University of California Press, 2009.
In 1874, when most of the West was still held in common, a simple invention -- barbed wire -- pushed the region toward a long-held national ideal: privatization. With amazing swiftness, ranchers began to enclose their lands and herds; and in just a few decades, millions of acres of formerly open range were fenced in.
But as journalist Richard Manning explains in Rewilding the West, the Dust Bowl and the Great Depression forced Western ranchers to sell that privatized land back to the government. The government then gave the ranchers grazing leases on the land, a system still in place today. Manning argues that this type of cattle grazing "posed the largest threat to the environment of the grassland West."

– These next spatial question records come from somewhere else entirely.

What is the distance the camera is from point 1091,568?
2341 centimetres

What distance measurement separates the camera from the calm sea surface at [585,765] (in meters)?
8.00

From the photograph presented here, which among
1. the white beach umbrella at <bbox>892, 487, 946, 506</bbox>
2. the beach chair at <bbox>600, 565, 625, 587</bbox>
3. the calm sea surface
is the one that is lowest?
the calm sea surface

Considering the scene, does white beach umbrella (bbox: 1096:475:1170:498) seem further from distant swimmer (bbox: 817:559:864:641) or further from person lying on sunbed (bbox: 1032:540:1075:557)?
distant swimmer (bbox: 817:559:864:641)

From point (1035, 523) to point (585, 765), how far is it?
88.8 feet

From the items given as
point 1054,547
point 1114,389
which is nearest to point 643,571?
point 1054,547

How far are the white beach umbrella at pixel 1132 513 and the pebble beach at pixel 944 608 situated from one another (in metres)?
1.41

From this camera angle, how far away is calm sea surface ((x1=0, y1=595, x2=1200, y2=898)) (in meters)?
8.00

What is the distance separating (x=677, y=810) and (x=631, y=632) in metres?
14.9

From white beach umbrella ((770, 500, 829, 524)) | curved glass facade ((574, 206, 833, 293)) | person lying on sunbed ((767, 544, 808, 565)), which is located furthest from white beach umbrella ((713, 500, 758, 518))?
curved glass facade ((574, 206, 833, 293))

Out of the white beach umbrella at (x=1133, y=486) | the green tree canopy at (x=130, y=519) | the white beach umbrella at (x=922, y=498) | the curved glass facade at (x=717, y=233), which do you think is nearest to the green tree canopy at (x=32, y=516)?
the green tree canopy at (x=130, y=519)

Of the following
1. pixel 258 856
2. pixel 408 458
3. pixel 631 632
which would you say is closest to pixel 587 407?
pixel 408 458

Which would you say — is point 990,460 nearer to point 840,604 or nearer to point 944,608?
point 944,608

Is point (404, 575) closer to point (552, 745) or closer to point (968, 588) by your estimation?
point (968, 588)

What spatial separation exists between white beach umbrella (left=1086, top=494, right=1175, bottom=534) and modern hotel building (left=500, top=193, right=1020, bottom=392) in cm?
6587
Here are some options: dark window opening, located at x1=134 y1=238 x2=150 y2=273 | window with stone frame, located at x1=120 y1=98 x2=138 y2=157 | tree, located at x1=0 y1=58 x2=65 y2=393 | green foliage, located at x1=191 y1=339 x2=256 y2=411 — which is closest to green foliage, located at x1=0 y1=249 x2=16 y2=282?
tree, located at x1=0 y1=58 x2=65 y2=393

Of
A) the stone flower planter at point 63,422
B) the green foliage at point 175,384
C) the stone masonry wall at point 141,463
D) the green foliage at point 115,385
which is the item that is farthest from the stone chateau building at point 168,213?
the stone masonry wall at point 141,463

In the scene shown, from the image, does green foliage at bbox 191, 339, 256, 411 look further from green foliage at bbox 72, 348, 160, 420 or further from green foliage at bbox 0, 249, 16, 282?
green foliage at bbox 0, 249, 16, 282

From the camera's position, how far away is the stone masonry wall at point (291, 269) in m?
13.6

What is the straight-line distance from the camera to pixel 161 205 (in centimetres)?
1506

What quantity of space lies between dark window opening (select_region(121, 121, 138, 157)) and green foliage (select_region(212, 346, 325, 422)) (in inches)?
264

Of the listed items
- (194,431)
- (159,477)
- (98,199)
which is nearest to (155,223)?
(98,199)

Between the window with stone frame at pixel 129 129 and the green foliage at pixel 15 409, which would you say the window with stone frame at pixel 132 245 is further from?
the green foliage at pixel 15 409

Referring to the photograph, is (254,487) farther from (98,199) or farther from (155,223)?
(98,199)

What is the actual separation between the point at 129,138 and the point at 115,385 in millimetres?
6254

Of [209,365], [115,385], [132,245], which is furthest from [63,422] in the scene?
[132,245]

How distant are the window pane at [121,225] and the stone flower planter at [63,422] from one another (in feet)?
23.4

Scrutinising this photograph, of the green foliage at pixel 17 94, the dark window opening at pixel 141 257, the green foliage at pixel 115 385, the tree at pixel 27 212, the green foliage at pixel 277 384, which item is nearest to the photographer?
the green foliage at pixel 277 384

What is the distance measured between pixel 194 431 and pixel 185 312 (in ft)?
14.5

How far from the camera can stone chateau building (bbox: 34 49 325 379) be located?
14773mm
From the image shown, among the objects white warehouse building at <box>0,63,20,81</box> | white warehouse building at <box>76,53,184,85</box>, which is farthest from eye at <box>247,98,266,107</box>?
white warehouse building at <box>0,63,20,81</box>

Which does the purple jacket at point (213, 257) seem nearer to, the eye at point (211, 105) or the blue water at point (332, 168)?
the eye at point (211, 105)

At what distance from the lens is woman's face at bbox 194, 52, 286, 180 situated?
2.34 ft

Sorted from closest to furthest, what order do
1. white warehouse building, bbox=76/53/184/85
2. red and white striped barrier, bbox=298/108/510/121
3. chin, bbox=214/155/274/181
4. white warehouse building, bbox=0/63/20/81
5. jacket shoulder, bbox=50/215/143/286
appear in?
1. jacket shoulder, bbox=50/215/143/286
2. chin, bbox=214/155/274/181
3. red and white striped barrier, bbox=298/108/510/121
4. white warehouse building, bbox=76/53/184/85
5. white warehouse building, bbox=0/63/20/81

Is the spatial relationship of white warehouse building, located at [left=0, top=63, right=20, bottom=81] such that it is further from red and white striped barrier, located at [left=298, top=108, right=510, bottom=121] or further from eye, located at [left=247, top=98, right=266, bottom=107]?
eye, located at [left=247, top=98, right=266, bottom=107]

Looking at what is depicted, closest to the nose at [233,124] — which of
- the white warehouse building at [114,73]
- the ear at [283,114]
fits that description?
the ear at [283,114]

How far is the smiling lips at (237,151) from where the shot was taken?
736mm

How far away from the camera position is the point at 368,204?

Before fences appeared, large-scale migration defined life on the tall-grass prairie. When drought or overgrazing hit one area, buffalo and other wildlife moved on to another. This regular movement allowed the grasslands to recover from heavy grazing. In contrast, cattle trapped behind fences loiter in riparian areas, prevent the natural succession of grasses, and compete for resources with native wildlife.
"We have spent down the natural capital (of the grasslands), which was the soil and the roots, the gentle little streams protected by native vegetation, the wildlife that was supported by all of this and in turn supported it," Manning laments. But there is a movement under way to return part of the prairie back to its original state, with native grasses, large game and an unpeopled landscape. The American Prairie Foundation, a private organization, is buying up land in Montana's Missouri Breaks in hopes of creating the American Prairie Reserve. Rewilding the West deftly sets the historical context for the proposed reserve.
Although Manning is sympathetic to the Prairie Foundation's goal of creating a reserve that functions as a large, unbroken stretch of prairie, he sees privatization as problematic and urges the foundation to transfer its land into the public domain. But he remains optimistic about the prairie, if not about the humans who seek to control it. "Eventually the Breaks will break us," he concludes, and "teach us to live within their rules."